Task instructions:
(1) Which foods does the blog post say the Whole 30 challenge has you go 30 days without?
(2) Can you rewrite the stretch of the blog post from "Wednesday, August 22, 2012" through "and perform better.", putting "beans" in place of "legumes"?

Text section:
□ □ □ □
Wednesday, August 22, 2012

The Whole 180(degrees)


Many of you may be familiar with the Whole 9 Life "Whole 30" 30 day challenge. Dallas and Melissa Hartwig challenge you to go 30 days without sugar, alcohol, grains, legumes, dairy and white potatoes.  If you are unfamiliar with them check it out: http://whole9life.com/2012/01/whole-30-v2012/.  It's a remarkable program set up by some amazing, inspiring and super knowledgeable folks. This is a difficult experience for many, especially the first 2 weeks as your body grinds out any lasting addictions you have (sugar, carbs, etc) and resets itself to healthier standards that help you look, feel and perform better.

It's a purification of sorts, and I've been feeling a need to cleanse more than just my diet lately. Working 10 hour days, little natural sunlight, long commutes, short meals and tired veg time in front of the tv as opposed to experiences with my husband have left me questioning what it's all about. When my husband looked at me and said "I don't know how we're going to do this with kids!" I knew something had to change. Is it just about the money?  If it is I’m in trouble, because Tyler Durden was right-the things you own end up owning you!
□ □ □ □
Collected data:

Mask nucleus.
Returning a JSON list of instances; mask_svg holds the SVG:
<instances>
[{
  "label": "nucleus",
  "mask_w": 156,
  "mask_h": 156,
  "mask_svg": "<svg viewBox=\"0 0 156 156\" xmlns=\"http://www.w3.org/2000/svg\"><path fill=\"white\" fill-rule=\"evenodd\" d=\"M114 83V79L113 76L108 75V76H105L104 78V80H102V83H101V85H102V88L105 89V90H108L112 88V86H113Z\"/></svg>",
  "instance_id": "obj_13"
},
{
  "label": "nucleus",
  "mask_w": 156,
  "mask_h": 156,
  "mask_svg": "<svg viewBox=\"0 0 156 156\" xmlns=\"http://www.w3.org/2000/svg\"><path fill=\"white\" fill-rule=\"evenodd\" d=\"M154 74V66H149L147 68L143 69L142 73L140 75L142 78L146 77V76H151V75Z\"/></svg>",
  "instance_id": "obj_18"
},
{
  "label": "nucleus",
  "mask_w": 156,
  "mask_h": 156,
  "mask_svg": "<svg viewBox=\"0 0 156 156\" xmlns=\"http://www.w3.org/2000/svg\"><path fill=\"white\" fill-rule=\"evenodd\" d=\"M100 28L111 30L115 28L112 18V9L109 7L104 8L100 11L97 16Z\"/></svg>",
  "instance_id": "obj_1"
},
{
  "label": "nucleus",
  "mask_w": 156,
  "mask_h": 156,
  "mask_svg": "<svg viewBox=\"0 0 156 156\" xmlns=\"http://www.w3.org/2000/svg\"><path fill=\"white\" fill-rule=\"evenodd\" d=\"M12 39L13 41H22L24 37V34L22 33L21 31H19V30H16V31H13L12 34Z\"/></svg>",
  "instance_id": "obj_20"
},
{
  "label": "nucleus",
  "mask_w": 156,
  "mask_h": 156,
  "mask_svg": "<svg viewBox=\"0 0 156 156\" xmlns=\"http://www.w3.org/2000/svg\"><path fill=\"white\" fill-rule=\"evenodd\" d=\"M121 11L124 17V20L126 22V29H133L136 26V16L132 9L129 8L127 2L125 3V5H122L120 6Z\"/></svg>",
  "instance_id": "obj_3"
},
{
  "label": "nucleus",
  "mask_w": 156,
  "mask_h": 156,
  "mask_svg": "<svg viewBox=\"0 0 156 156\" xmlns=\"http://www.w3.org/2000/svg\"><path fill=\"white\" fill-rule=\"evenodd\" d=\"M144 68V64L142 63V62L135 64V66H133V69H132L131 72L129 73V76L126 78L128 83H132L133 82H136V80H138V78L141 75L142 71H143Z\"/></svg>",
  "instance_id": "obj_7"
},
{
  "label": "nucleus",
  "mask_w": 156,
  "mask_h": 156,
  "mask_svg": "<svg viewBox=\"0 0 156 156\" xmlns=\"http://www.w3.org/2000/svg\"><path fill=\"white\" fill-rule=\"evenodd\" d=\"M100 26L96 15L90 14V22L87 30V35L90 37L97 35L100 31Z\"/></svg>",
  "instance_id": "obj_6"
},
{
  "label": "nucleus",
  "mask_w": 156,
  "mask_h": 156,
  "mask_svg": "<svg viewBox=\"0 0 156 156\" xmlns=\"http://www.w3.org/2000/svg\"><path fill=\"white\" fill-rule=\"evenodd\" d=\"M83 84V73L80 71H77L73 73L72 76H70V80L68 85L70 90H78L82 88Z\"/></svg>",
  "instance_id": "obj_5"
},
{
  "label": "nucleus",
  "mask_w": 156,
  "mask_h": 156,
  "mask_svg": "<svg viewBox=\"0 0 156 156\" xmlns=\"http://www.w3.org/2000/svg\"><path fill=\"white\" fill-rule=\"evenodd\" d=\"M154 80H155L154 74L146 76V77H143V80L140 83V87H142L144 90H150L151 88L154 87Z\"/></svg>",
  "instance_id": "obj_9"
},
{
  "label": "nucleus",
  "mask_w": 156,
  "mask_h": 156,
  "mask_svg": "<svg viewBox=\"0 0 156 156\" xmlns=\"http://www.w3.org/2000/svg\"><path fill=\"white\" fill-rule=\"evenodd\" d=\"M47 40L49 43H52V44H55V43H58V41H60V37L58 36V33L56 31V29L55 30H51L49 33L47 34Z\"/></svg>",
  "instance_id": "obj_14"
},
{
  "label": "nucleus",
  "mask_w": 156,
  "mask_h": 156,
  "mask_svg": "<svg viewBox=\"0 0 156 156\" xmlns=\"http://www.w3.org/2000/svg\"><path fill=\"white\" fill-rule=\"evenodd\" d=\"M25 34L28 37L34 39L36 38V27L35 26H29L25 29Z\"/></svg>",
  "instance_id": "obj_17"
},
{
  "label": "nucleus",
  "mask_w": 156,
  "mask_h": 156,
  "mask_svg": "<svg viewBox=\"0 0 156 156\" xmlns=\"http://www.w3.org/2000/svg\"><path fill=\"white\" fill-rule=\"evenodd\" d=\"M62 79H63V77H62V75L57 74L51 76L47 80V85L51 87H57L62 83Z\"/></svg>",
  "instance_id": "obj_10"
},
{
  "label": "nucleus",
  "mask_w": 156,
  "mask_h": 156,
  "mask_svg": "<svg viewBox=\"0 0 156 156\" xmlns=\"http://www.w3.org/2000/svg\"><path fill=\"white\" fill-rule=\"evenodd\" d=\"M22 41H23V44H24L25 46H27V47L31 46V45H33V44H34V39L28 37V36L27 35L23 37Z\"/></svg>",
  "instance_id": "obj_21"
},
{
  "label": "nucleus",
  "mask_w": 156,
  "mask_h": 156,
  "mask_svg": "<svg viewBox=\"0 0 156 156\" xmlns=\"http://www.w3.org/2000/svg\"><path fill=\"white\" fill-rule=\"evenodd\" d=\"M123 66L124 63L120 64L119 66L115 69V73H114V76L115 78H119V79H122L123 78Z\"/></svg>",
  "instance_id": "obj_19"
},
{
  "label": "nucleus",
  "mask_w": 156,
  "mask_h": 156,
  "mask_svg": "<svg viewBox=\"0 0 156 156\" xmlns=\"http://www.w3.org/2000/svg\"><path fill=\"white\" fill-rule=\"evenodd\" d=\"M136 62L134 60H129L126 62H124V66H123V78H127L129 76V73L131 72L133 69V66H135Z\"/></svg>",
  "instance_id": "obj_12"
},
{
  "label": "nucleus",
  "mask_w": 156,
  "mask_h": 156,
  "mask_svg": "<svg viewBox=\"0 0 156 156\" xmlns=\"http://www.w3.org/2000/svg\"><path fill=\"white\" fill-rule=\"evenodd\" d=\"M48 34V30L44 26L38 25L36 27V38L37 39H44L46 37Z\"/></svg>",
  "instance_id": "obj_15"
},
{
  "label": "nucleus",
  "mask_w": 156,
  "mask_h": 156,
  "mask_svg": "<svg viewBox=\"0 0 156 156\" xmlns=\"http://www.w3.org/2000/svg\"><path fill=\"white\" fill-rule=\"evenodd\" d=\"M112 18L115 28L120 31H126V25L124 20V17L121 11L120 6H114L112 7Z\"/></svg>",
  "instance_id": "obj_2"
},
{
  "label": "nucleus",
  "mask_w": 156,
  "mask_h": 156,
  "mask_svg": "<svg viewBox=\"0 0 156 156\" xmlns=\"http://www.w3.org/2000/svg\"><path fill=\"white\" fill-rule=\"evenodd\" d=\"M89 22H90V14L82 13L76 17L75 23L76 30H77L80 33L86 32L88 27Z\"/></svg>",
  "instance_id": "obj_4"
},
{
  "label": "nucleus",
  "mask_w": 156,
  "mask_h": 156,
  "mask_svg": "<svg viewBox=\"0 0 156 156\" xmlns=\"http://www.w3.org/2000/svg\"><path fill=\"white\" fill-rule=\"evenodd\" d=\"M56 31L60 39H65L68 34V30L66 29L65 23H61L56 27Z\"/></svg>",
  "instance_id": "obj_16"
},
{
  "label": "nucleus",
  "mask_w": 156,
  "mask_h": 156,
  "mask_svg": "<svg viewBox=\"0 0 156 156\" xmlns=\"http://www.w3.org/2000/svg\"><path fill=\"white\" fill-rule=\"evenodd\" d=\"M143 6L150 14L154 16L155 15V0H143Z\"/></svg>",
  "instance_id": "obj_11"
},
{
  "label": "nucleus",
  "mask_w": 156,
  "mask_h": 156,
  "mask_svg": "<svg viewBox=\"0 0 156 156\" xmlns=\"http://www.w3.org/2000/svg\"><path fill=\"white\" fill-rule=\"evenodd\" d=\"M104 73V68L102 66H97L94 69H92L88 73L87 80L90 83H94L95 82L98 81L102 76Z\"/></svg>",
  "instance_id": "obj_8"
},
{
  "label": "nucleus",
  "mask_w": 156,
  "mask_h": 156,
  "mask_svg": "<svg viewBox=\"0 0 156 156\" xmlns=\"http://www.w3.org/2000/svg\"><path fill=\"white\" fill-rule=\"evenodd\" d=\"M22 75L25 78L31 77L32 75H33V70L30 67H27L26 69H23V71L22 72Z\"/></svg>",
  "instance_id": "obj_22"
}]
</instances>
□ □ □ □
Solutions for each task:
(1) sugar, alcohol, grains, legumes, dairy, white potatoes

(2)
Wednesday, August 22, 2012

The Whole 180(degrees)


Many of you may be familiar with the Whole 9 Life "Whole 30" 30 day challenge. Dallas and Melissa Hartwig challenge you to go 30 days without sugar, alcohol, grains, beans, dairy and white potatoes.  If you are unfamiliar with them check it out: http://whole9life.com/2012/01/whole-30-v2012/.  It's a remarkable program set up by some amazing, inspiring and super knowledgeable folks. This is a difficult experience for many, especially the first 2 weeks as your body grinds out any lasting addictions you have (sugar, carbs, etc) and resets itself to healthier standards that help you look, feel and perform better.